Auguste Schwartz avait tiré au sort en 1884, mais fut ajourné deux années de suite pour faiblesse. Le conseil de révision l’exempta la 3e année, pour hypertrophie du cœur.

Il travailla comme maroquinier aux Ets Terray Merlin et Cie, 55 rue de Montorgueil depuis 1887. Puis chez M. Dufresne, 31 rue des Cordeliers.

Dès février 1891, il fut signalé comme fréquentant les réunions publiques. Le 22 mai, il assista à une réunion, tenue par les compagnons, 204 rue St Maur, dans le but de s’entendre sur la conduite à adopter le 24 mai lors de la manifestation au Père Lachaise.

Le 26 mars 1892, il adhéra au Groupe International qui se forma dans les 13e et 14e arrondissements.
A la suite des poursuites exercées contre les anarchistes, après l’affaire Ravachol, il décida, en mai de reconstituer le groupe Les Enfants du Faubourg Marceau, qui se réunissait autrefois rue Pascal, Aux Vendanges de Bourgogne.
Le 28 mai, il assista au meeting qui eut lieu salle du Commerce, 94 rue du Faubourg du Temple.

Lorsqu’il quitta le logement qu’il occupait 7 rue Simonet, il se fit aider de cinq anarchistes, pour déménager furtivement. Le concierge l’empêcha d’enlever ses meubles, sans payer les deux termes qu’il devait à son propriétaire. Il brisa alors tous les meubles qui garnissaient le logement.

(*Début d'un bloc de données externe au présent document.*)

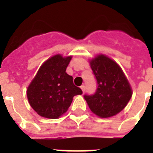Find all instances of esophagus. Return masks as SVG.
<instances>
[{"instance_id":"obj_1","label":"esophagus","mask_w":153,"mask_h":153,"mask_svg":"<svg viewBox=\"0 0 153 153\" xmlns=\"http://www.w3.org/2000/svg\"><path fill=\"white\" fill-rule=\"evenodd\" d=\"M80 88L83 91V93H84V91H85V86H84V85H82V86L80 87Z\"/></svg>"}]
</instances>
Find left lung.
<instances>
[{"label": "left lung", "mask_w": 153, "mask_h": 153, "mask_svg": "<svg viewBox=\"0 0 153 153\" xmlns=\"http://www.w3.org/2000/svg\"><path fill=\"white\" fill-rule=\"evenodd\" d=\"M97 82L93 95H84L90 110L101 118L117 115L125 108L132 97V88L125 74L115 60L98 55L90 60Z\"/></svg>", "instance_id": "8db88e82"}]
</instances>
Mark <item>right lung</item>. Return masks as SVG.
I'll return each mask as SVG.
<instances>
[{
  "label": "right lung",
  "instance_id": "1",
  "mask_svg": "<svg viewBox=\"0 0 153 153\" xmlns=\"http://www.w3.org/2000/svg\"><path fill=\"white\" fill-rule=\"evenodd\" d=\"M72 56L60 54L44 62L27 89L28 102L38 115L57 119L66 112L76 95L83 92L73 83V77L65 72Z\"/></svg>",
  "mask_w": 153,
  "mask_h": 153
}]
</instances>
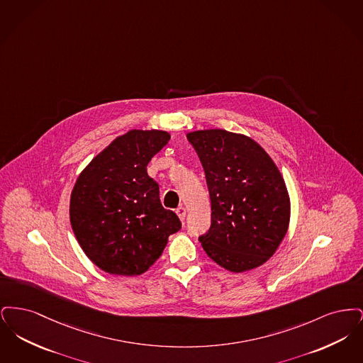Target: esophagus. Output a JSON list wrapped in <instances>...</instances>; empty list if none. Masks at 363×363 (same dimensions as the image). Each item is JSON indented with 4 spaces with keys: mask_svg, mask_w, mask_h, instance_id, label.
Here are the masks:
<instances>
[{
    "mask_svg": "<svg viewBox=\"0 0 363 363\" xmlns=\"http://www.w3.org/2000/svg\"><path fill=\"white\" fill-rule=\"evenodd\" d=\"M175 213H177V215H178V218H179V220H181V222H184V220H185V216H186V208H185V207L177 208V211H175Z\"/></svg>",
    "mask_w": 363,
    "mask_h": 363,
    "instance_id": "esophagus-1",
    "label": "esophagus"
}]
</instances>
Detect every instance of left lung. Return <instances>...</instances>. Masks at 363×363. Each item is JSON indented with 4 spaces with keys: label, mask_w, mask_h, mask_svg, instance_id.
Listing matches in <instances>:
<instances>
[{
    "label": "left lung",
    "mask_w": 363,
    "mask_h": 363,
    "mask_svg": "<svg viewBox=\"0 0 363 363\" xmlns=\"http://www.w3.org/2000/svg\"><path fill=\"white\" fill-rule=\"evenodd\" d=\"M207 178L211 227L199 240L208 257L230 272L255 269L284 240L290 194L274 159L253 138L225 129L189 132Z\"/></svg>",
    "instance_id": "1"
}]
</instances>
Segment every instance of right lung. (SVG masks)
I'll list each match as a JSON object with an SVG mask.
<instances>
[{
  "label": "right lung",
  "instance_id": "1",
  "mask_svg": "<svg viewBox=\"0 0 363 363\" xmlns=\"http://www.w3.org/2000/svg\"><path fill=\"white\" fill-rule=\"evenodd\" d=\"M169 140L166 130L132 129L114 138L74 182L72 230L86 257L110 275L147 272L181 228L147 173V164Z\"/></svg>",
  "mask_w": 363,
  "mask_h": 363
}]
</instances>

Il aurait également demeuré 17 avenue d’Italie chez le cordonnier anarchiste Sauteur.

Il figurait sur une liste d’anarchistes au 26 décembre 1893, dressée par la Préfecture de police. Son dossier portait le n° 325 200.

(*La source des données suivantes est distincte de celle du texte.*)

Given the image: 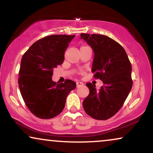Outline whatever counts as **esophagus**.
I'll return each instance as SVG.
<instances>
[{
    "label": "esophagus",
    "instance_id": "esophagus-1",
    "mask_svg": "<svg viewBox=\"0 0 153 153\" xmlns=\"http://www.w3.org/2000/svg\"><path fill=\"white\" fill-rule=\"evenodd\" d=\"M83 83L81 82V81H77V82H76V87L77 88L83 86Z\"/></svg>",
    "mask_w": 153,
    "mask_h": 153
}]
</instances>
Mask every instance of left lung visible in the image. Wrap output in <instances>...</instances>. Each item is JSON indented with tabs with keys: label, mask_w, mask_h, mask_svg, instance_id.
<instances>
[{
	"label": "left lung",
	"mask_w": 153,
	"mask_h": 153,
	"mask_svg": "<svg viewBox=\"0 0 153 153\" xmlns=\"http://www.w3.org/2000/svg\"><path fill=\"white\" fill-rule=\"evenodd\" d=\"M94 52L92 72L104 85L97 91L95 85L88 83L90 93L83 106L88 115L104 120L114 116L122 107L131 87V65L120 44L106 35L81 33Z\"/></svg>",
	"instance_id": "8db88e82"
}]
</instances>
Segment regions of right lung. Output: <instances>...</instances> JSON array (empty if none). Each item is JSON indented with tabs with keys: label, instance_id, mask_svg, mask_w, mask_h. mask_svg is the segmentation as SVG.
<instances>
[{
	"label": "right lung",
	"instance_id": "right-lung-1",
	"mask_svg": "<svg viewBox=\"0 0 153 153\" xmlns=\"http://www.w3.org/2000/svg\"><path fill=\"white\" fill-rule=\"evenodd\" d=\"M75 35H53L33 44L22 56L18 83L23 100L33 115L42 119L58 116L76 83L52 81L53 69L63 62L65 51Z\"/></svg>",
	"mask_w": 153,
	"mask_h": 153
}]
</instances>
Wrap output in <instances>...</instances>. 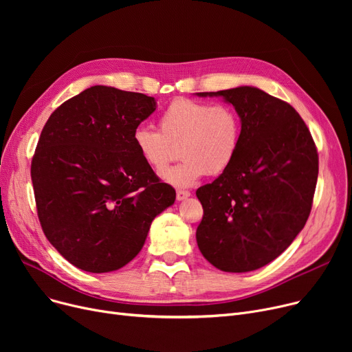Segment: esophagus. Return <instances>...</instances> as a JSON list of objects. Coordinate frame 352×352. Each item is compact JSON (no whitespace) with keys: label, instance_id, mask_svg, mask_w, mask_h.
Masks as SVG:
<instances>
[{"label":"esophagus","instance_id":"1","mask_svg":"<svg viewBox=\"0 0 352 352\" xmlns=\"http://www.w3.org/2000/svg\"><path fill=\"white\" fill-rule=\"evenodd\" d=\"M190 195H191V194H190L188 191H184V190H178V191H177V199H178V201L187 199Z\"/></svg>","mask_w":352,"mask_h":352}]
</instances>
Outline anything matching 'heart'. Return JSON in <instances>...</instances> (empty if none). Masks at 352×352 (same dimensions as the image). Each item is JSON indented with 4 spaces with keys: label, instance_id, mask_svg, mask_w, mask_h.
Listing matches in <instances>:
<instances>
[{
    "label": "heart",
    "instance_id": "1",
    "mask_svg": "<svg viewBox=\"0 0 352 352\" xmlns=\"http://www.w3.org/2000/svg\"><path fill=\"white\" fill-rule=\"evenodd\" d=\"M241 120L224 104L175 98L160 116V131L138 125L133 145L148 168L161 173L171 162L175 145L182 161L162 179L177 188L192 187L206 174L218 175L234 162L241 142Z\"/></svg>",
    "mask_w": 352,
    "mask_h": 352
}]
</instances>
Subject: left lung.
Returning <instances> with one entry per match:
<instances>
[{
    "label": "left lung",
    "mask_w": 352,
    "mask_h": 352,
    "mask_svg": "<svg viewBox=\"0 0 352 352\" xmlns=\"http://www.w3.org/2000/svg\"><path fill=\"white\" fill-rule=\"evenodd\" d=\"M219 97L241 120V142L230 168L197 190L204 217L197 244L226 272H248L281 255L304 228L318 178L309 129L289 104L243 85Z\"/></svg>",
    "instance_id": "1"
}]
</instances>
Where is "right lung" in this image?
<instances>
[{"label":"right lung","mask_w":352,"mask_h":352,"mask_svg":"<svg viewBox=\"0 0 352 352\" xmlns=\"http://www.w3.org/2000/svg\"><path fill=\"white\" fill-rule=\"evenodd\" d=\"M157 109L140 92L94 85L54 111L31 162L36 211L51 245L88 272L126 265L153 219L175 201L133 145Z\"/></svg>","instance_id":"1"}]
</instances>
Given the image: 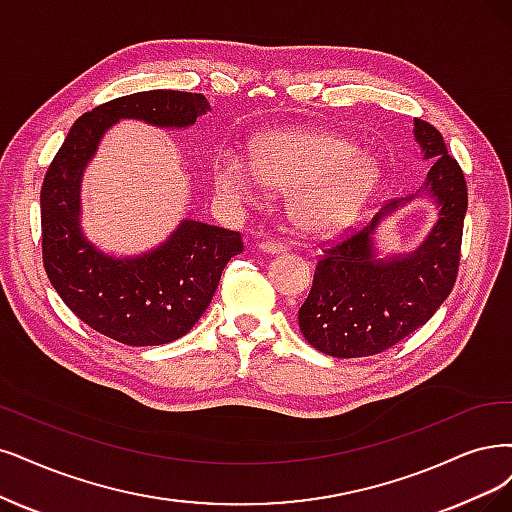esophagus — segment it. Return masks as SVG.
<instances>
[{
	"label": "esophagus",
	"instance_id": "esophagus-1",
	"mask_svg": "<svg viewBox=\"0 0 512 512\" xmlns=\"http://www.w3.org/2000/svg\"><path fill=\"white\" fill-rule=\"evenodd\" d=\"M259 249L263 253H268V255H276V253L285 251V244H282L280 240H261L259 242Z\"/></svg>",
	"mask_w": 512,
	"mask_h": 512
}]
</instances>
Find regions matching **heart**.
<instances>
[{
  "instance_id": "1",
  "label": "heart",
  "mask_w": 512,
  "mask_h": 512,
  "mask_svg": "<svg viewBox=\"0 0 512 512\" xmlns=\"http://www.w3.org/2000/svg\"><path fill=\"white\" fill-rule=\"evenodd\" d=\"M382 170L354 143L327 130L291 128L261 137L251 164L236 151L215 162V187L232 202H253L261 185L293 192L291 215L312 232H329L356 219L380 185Z\"/></svg>"
}]
</instances>
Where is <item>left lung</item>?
<instances>
[{
  "label": "left lung",
  "instance_id": "1",
  "mask_svg": "<svg viewBox=\"0 0 512 512\" xmlns=\"http://www.w3.org/2000/svg\"><path fill=\"white\" fill-rule=\"evenodd\" d=\"M413 135L424 160H434L422 192L439 204V221L413 253L380 259L375 227L418 194L390 200L367 227L327 246L318 257L312 289L299 308V329L312 348L329 356L361 358L392 348L426 325L456 285L466 179L437 128L415 118Z\"/></svg>",
  "mask_w": 512,
  "mask_h": 512
}]
</instances>
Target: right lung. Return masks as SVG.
Here are the masks:
<instances>
[{"label": "right lung", "mask_w": 512, "mask_h": 512, "mask_svg": "<svg viewBox=\"0 0 512 512\" xmlns=\"http://www.w3.org/2000/svg\"><path fill=\"white\" fill-rule=\"evenodd\" d=\"M211 109L204 94L147 90L94 107L75 122L42 183V257L56 293L90 329L126 346H160L192 329L223 268L242 253L240 232L185 219L158 249L109 257L80 227L82 173L105 130L124 118L185 128Z\"/></svg>", "instance_id": "right-lung-1"}]
</instances>
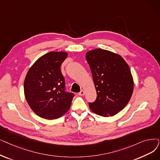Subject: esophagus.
<instances>
[{
    "mask_svg": "<svg viewBox=\"0 0 160 160\" xmlns=\"http://www.w3.org/2000/svg\"><path fill=\"white\" fill-rule=\"evenodd\" d=\"M84 93H85V92H84V90H81V91L80 92V93H78V95H80V96H82V95H84Z\"/></svg>",
    "mask_w": 160,
    "mask_h": 160,
    "instance_id": "esophagus-1",
    "label": "esophagus"
}]
</instances>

Le 30 juin 1894, le préfet de police délivra un mandat de perquisition et d’amener à son encontre, pour « association de malfaiteurs ». Le 1er juillet à 4h du matin, le commissaire de police du quartier de la gare se présenta au domicile de Schwartz, 1 rue des Cinq diamants (XIIIème arr.) , au premier étage. La perquisition fut infructueuse excepté la saisie d’une photo représentant un groupe d’ouvriers (cf. Portfolio). Lors de son interrogatoire il nia être anarchiste et attribua son arrestation à "une méchanceté ou .à une vengeance de quelqu’un".
Incarcéré à Mazas le 4 juillet 1894, il fut remis en liberté le 6 juillet. Le même jour, une pétition des habitants du quartier fut adressée au juge d’instruction pour demander sa libération.
Le 4 juillet 1895, le juge d’instruction Meyer délivra une ordonnance de non lieu concernant l’association de malfaiteurs.